Children enjoy reading about personalities essentially like themselves, but with certain particular exaggerated character traits.

Dressing up to look like a fictional hero, therefore, should be a straightforward task: no particular amendments or embellishments are essential (and any individual parent’s desire to engage in a bit of one-upmanship should be firmly quashed).

The activity should provide much cause for creativity, personal expression and – ultimately – celebration.

Quick buck

However, the restricted range of costumes commercially available means conformity now risks becoming the norm.
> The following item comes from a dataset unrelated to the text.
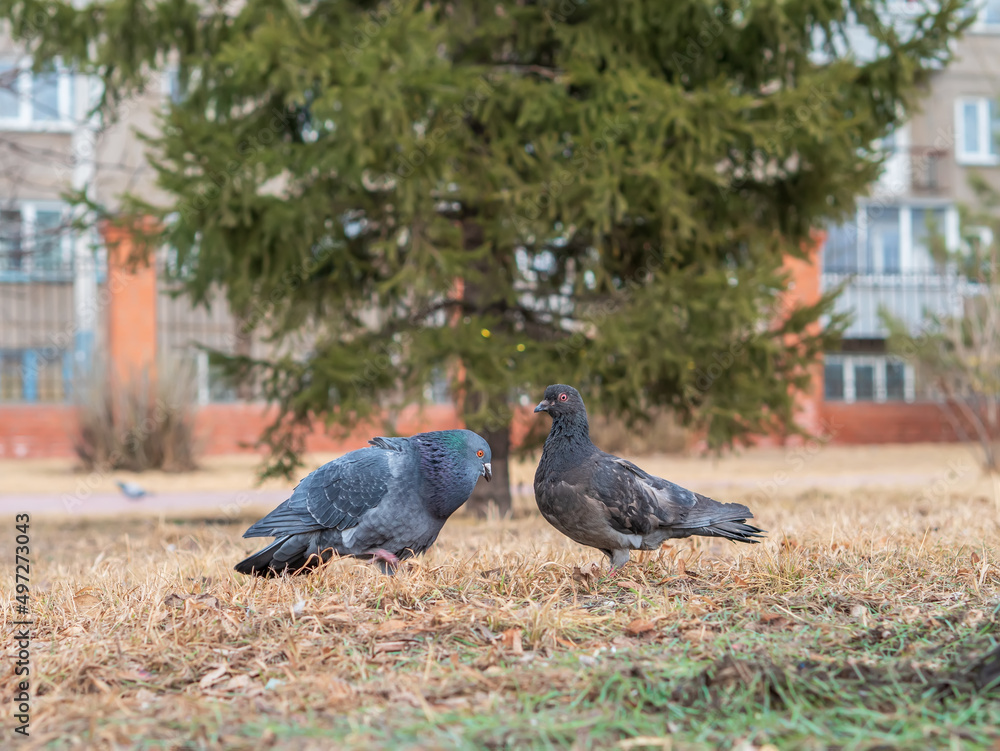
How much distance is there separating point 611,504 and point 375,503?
3.18 feet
The opportunity to make a quick buck has replaced one school uniform with another, albeit only for one day, and it’s a type of attire characterised by man-made fibres that are remarkably successful at being simultaneously skimpy, sweaty and “sponge clean only”: suddenly an outfit advertised as “only worn once” on eBay seems remarkably less attractive!
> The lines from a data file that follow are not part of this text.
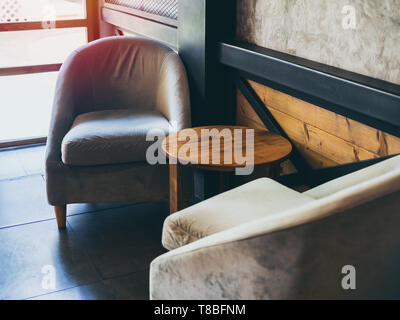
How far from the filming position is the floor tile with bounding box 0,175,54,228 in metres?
3.21

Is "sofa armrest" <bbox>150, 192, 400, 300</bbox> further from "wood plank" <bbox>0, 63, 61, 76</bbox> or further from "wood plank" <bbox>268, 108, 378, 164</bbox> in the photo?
"wood plank" <bbox>0, 63, 61, 76</bbox>

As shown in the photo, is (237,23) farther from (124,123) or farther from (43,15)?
(43,15)

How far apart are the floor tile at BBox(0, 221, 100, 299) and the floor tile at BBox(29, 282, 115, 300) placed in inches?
1.4

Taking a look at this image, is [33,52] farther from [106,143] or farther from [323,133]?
[323,133]

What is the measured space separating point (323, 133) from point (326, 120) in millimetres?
72

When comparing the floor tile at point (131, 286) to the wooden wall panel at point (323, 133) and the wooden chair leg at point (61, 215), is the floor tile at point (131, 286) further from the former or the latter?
the wooden wall panel at point (323, 133)

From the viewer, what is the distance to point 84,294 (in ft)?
7.99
Prices are cheap – two discount supermarkets engaged in a price when outfits could be purchased for under a fiver – but there must be unseen costs underpinning these (ultimately pointless) clothes, much more significant than those on the price tag.

The ultimate irony, of course, is that the same supermarkets also stock new children’s fiction books at around the same price point.

These would be much better – and more appropriate – uses of the money concerned.

Building a new approach

And so, after several years of valiant, yet ultimately unsuccessful attempts to hold back the tide, the school I lead finally moved the goalposts a couple of years ago. It’s true: we no longer dress up for World Book Day.

Or we don’t dress ourselves up, anyway. We dress up our school buildings instead.

A couple of weeks prior to their voucher-spending bookshop excursion, each class decides on a title (through hustings and votes – it’s democracy in action) and they then work collaboratively on an alternative cover design which is produced at an appropriate scale to cover the classroom door.

The book selected is used as a stimulus for creative work over the next few weeks, and this is all displayed inside. The door/cover therefore becomes – quite literally – a portal into another world.

Each class works on a different title, and so our school becomes a living library.

Over the years, titles chosen have ranged from The Three Little Pigs in Reception, through Q Pootle 5, The Bolds and The Ice Monster, to Chasing Vermeer, Running Wild and Wonder in Y6.

Celebrating quality literature

We find that the project work initiated by this approach to celebrating quality literature is infinitely more valuable, impactful and longer lasting than the dressing-up activity which it replaced.

It involves every pupil, gives a book-centred focus for the entirety of the second half of the spring term each year, is both collaborative and creative, and makes our school environment a truly lovely place to be.

This approach […] is infinitely more valuable, impactful and longer lasting than the dressing-up activity which it replaced”

And, just in case you’re still reeling from the lack of costumes, we don’t actually ignore clothing completely. On World Book Day itself each child sports an accessory or element inspired by the particular fictional community created within each classroom – so it might be a motif, a design, a badge or something as simple as a colour – that all children integrate into their everyday school uniform.

We get the best of all worlds – and we love it!